While ERISA claims can be more difficult, particularly under the “abuse of discretion” standard, they are not impossible. Sometimes a court will determine that the insurer did, in fact, abuse its discretion. In this post, we will be looking at the recent court case Jalowiec v. Aetna Life Insurance Company to illustrate some of the things that a court may find to be an abuse of discretion.
In Jalowiec, the claimant suffered from chronic migraine headaches, dizziness, nausea, vertigo, insomnia and fatigue after suffering a blow to the back of his head at a Tae Kwon Do event. After over a year of testing and treatment, the claimant was initially diagnosed with postural orthostatic tachycardia syndrome (“POTS”). Later on, claimant was diagnosed with an “unspecified disorder of autonomic nervous system.”
The insurer, Aetna, initially awarded the claimant short term disability benefits, but subsequently denied claimant’s claim for long term disability benefits.
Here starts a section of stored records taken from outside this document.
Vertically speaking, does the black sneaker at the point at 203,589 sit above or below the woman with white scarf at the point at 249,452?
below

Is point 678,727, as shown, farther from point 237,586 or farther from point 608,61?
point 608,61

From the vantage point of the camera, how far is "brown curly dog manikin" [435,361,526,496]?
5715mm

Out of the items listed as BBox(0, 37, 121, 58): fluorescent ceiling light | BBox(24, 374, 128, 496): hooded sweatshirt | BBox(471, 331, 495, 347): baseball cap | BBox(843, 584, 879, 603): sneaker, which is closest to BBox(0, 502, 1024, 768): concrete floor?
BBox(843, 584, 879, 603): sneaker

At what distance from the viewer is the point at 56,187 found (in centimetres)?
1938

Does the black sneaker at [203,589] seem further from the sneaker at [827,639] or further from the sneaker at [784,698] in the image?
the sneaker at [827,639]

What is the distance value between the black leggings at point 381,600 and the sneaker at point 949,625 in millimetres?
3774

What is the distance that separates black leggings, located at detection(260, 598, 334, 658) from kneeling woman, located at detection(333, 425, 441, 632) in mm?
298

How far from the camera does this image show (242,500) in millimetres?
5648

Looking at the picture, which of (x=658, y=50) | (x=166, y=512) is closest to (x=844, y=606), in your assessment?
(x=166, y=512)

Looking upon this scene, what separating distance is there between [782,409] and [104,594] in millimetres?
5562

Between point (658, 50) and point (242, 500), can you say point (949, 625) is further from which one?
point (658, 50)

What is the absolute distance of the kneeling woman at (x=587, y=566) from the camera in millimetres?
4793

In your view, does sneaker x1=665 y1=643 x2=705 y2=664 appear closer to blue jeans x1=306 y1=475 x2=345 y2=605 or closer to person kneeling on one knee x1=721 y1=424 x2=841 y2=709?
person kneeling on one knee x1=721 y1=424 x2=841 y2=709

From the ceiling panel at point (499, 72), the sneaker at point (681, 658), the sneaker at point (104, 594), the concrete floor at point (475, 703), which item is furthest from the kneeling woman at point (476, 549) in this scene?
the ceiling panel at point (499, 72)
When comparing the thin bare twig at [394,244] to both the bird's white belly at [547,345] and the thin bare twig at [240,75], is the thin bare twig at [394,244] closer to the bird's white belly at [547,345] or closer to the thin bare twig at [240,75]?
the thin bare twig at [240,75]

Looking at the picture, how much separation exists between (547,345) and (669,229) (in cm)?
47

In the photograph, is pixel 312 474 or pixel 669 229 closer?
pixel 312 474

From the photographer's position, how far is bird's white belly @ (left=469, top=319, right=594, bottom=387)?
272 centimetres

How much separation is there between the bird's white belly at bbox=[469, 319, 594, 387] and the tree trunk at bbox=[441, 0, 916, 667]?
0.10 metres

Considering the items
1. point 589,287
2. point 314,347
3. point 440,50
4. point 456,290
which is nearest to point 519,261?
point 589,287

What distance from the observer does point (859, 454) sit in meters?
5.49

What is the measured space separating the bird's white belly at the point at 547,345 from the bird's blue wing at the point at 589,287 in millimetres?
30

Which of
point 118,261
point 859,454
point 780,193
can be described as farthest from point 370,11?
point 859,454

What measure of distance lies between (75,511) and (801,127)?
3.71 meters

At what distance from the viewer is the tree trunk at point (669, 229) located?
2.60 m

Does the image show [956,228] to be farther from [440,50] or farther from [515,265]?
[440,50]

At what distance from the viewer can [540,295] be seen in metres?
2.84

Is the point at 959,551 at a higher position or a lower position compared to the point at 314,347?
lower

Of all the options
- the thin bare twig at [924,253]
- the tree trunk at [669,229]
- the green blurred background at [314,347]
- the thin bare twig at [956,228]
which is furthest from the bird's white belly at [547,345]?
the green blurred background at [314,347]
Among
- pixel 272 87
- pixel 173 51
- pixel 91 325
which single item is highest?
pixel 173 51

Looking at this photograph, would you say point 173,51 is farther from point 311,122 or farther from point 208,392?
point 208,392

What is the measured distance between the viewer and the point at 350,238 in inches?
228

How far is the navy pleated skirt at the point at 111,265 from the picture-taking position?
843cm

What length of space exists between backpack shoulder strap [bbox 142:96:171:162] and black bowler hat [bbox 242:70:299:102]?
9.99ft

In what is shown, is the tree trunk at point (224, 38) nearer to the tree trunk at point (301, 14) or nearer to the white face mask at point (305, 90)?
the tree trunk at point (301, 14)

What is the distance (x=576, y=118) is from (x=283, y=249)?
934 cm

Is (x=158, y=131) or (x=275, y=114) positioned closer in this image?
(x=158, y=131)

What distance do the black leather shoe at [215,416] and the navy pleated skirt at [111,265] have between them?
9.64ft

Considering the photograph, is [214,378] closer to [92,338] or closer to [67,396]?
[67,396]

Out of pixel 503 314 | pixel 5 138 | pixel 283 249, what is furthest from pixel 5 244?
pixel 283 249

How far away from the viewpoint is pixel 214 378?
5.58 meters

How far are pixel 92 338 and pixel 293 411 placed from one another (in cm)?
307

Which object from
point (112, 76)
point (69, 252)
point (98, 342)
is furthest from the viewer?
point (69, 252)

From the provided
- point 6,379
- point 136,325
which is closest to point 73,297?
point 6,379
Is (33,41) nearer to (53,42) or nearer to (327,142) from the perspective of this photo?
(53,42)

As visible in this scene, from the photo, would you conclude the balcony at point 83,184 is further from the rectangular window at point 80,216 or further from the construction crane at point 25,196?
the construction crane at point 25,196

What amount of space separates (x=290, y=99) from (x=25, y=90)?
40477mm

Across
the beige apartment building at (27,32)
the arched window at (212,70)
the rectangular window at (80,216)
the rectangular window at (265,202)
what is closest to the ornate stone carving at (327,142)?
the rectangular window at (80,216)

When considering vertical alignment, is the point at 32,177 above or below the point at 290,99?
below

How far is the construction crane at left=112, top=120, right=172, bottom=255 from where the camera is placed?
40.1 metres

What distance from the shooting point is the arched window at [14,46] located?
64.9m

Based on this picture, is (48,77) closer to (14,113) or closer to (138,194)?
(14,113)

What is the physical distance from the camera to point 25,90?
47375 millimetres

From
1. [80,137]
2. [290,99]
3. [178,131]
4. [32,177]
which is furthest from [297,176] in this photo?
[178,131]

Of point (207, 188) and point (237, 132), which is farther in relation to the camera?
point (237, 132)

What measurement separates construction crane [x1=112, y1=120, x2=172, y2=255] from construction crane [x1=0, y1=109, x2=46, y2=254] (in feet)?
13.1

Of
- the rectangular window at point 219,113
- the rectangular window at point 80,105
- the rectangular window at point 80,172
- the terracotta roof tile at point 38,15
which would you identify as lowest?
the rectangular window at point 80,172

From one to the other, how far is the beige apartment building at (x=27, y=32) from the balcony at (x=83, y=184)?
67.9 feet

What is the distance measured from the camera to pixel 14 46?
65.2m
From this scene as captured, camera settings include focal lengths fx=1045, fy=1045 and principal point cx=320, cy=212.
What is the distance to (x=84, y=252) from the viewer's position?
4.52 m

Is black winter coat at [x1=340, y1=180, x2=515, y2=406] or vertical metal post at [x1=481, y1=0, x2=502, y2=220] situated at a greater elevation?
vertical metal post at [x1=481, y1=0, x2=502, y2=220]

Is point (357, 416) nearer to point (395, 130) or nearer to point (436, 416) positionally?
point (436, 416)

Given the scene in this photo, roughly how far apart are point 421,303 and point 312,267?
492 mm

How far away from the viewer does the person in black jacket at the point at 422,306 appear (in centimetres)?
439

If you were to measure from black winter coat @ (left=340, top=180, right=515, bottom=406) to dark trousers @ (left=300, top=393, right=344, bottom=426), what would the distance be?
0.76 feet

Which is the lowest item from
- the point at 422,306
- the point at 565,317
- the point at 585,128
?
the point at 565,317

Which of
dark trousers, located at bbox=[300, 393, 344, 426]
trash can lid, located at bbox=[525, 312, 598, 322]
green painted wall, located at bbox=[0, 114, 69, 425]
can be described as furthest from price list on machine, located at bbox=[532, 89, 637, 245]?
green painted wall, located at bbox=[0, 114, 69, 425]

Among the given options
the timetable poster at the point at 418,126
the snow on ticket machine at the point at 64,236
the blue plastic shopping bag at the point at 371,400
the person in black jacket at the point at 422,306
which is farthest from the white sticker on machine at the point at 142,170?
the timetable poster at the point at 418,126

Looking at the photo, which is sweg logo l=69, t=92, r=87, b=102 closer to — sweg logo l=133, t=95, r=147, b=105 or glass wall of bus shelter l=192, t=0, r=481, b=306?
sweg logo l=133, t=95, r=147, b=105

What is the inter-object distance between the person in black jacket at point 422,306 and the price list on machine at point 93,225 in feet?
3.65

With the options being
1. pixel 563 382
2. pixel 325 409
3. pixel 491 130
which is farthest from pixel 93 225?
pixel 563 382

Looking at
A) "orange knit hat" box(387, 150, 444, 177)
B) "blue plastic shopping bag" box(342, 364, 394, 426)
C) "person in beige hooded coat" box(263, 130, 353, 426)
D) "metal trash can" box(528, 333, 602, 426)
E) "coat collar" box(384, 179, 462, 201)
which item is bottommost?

Ultimately, the court determined that Aetna’s denial of long term disability benefits was an abuse of discretion, for the following reasons:
- Aetna improperly classified claimant’s occupation as “sedentary,” which was not supported by substantial evidence.
- Aetna changed the classification of claimant’s occupation multiple times throughout the claims process, from “sedentary” at the short term disability phase, to “light’ at the initial stages of the long term disability claim, and then back to “sedentary” in order to deny the claim.
- Aetna relied on file reviews conducted by reviewers who were relying on incorrect and incomplete information about the claimant’s job classification (i.e. that the job was “sedentary,” not “light”).
- Aetna relied on file reviews conducted by reviewers who did not have the proper expertise to review claimant’s diagnosis of “unspecified disorder of autonomic nervous system.”
- Aetna relied on file reviews that were not based on informed consultation with the claimant’s treating physicians.
These are just a few examples of things that courts have found to be an “abuse of discretion” under ERISA. Remember, the law in each jurisdiction varies, so the courts in your state may not necessarily agree with the court in this case. An experienced disability insurance attorney should be able to give you a sense of whether a court would uphold or reverse your claim denial, under ERISA or otherwise.
 No. CV 14-4332 (DWF/LIB), 2015 WL 9294269, at *1 (D. Minn. Dec. 21, 2015).